Set problem:
Reproduce word for word every line from the one containing "Can one say" through the last of the rows, including both ends, and leave the pictures out of your answer.

Given information:

= = = = =

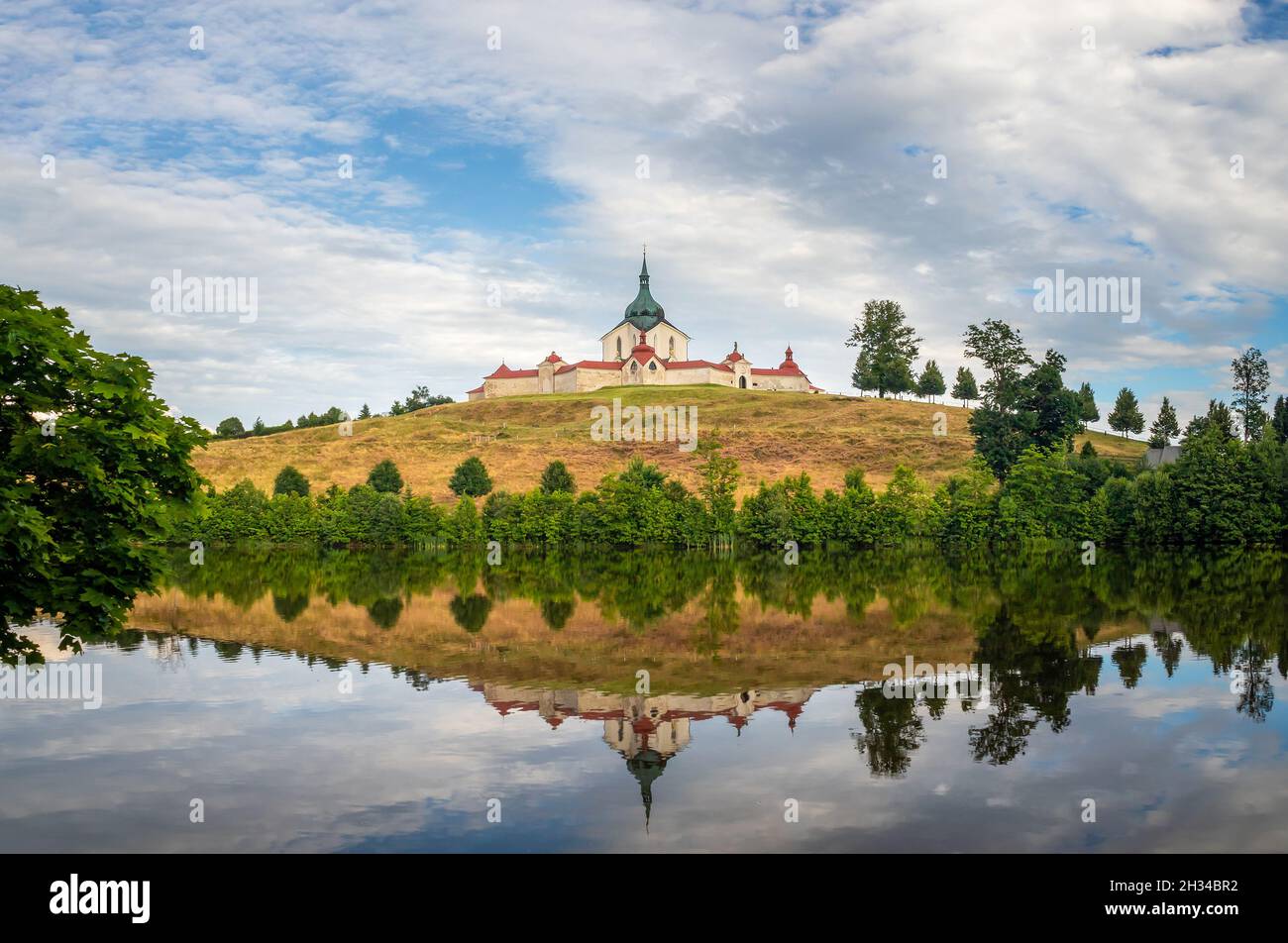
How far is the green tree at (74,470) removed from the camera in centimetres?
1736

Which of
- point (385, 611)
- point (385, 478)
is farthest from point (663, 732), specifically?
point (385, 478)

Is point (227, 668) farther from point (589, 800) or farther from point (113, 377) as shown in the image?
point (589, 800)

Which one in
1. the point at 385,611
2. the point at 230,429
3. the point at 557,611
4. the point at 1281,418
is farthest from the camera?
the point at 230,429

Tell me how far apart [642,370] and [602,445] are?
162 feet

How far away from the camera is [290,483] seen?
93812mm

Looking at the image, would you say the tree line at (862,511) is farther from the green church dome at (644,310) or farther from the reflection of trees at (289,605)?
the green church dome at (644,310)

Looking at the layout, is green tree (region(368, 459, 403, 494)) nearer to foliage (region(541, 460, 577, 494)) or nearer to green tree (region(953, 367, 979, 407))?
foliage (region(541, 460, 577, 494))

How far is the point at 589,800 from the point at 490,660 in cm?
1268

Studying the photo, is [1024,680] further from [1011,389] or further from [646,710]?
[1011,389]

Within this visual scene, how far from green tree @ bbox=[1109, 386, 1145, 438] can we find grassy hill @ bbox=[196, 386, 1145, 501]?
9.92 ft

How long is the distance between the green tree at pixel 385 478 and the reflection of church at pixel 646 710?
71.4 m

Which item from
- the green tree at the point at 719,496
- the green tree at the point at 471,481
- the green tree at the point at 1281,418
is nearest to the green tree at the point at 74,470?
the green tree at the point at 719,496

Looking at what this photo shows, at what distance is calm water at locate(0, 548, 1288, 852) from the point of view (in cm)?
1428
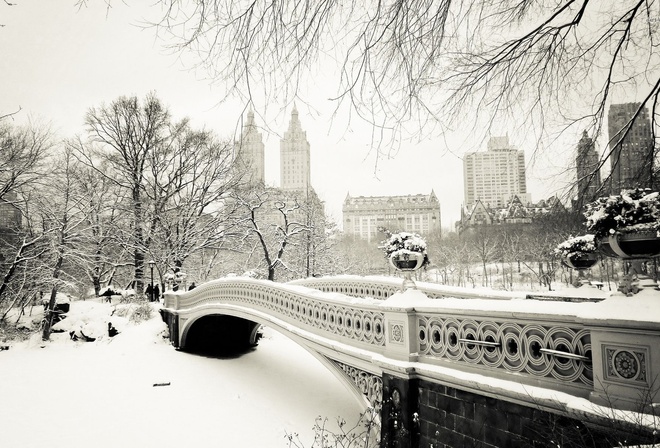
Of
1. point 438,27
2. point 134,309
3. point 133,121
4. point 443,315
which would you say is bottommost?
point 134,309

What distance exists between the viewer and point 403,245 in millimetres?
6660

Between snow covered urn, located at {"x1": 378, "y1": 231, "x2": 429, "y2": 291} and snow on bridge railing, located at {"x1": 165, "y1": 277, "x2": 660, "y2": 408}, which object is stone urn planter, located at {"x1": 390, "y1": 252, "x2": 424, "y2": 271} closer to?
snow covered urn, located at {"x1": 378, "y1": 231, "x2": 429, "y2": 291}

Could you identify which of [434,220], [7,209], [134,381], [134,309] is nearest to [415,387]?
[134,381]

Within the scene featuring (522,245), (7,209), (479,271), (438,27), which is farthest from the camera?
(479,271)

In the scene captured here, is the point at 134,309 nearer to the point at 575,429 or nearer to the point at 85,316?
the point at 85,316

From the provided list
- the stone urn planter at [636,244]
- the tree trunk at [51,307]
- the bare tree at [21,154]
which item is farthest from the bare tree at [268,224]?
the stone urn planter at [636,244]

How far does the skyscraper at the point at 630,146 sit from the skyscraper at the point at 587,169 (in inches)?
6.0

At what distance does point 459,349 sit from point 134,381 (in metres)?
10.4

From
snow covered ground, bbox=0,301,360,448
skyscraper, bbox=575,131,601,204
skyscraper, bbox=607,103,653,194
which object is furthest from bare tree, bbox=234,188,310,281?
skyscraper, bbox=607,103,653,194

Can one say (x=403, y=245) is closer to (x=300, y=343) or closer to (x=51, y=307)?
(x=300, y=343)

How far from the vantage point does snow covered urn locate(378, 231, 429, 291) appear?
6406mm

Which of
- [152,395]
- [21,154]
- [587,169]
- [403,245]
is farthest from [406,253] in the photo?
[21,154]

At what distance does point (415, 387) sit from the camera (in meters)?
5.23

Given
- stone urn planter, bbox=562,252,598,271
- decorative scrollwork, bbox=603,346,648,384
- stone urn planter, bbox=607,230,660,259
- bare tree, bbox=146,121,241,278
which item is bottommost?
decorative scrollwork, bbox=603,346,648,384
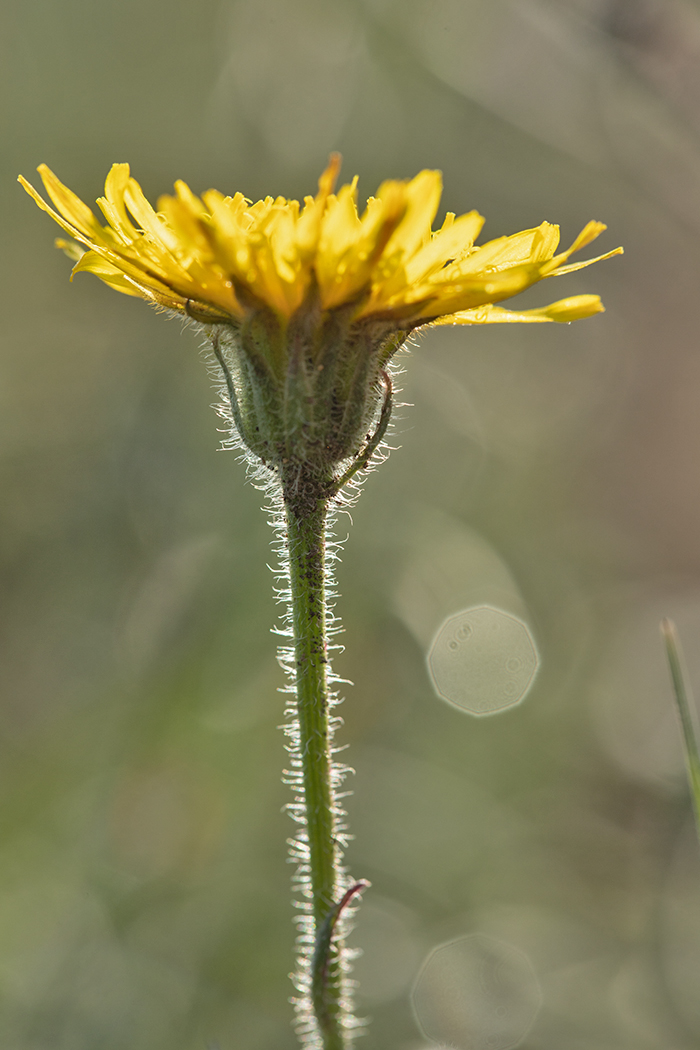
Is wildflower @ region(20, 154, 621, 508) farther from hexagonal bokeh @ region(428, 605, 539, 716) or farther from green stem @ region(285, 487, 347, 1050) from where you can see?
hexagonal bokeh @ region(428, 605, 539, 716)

= = = = =

Response to the task:
Can one say (x=403, y=245) is closer to (x=300, y=343) or closer to (x=51, y=307)?
(x=300, y=343)

How far from the vantage point does snow covered urn locate(378, 231, 429, 291) appear?
6406mm

Which of
- [152,395]
- [21,154]
- [587,169]
- [403,245]
is farthest from [406,253] in the photo?
[21,154]

At what distance does point (415, 387) sit from the camera (in meters)?
5.23

Given
- stone urn planter, bbox=562,252,598,271
- decorative scrollwork, bbox=603,346,648,384
- stone urn planter, bbox=607,230,660,259
- bare tree, bbox=146,121,241,278
which item is bottommost?
decorative scrollwork, bbox=603,346,648,384
Is wildflower @ region(20, 154, 621, 508) farther from hexagonal bokeh @ region(428, 605, 539, 716) or farther from green stem @ region(285, 487, 347, 1050) from where you can see?
hexagonal bokeh @ region(428, 605, 539, 716)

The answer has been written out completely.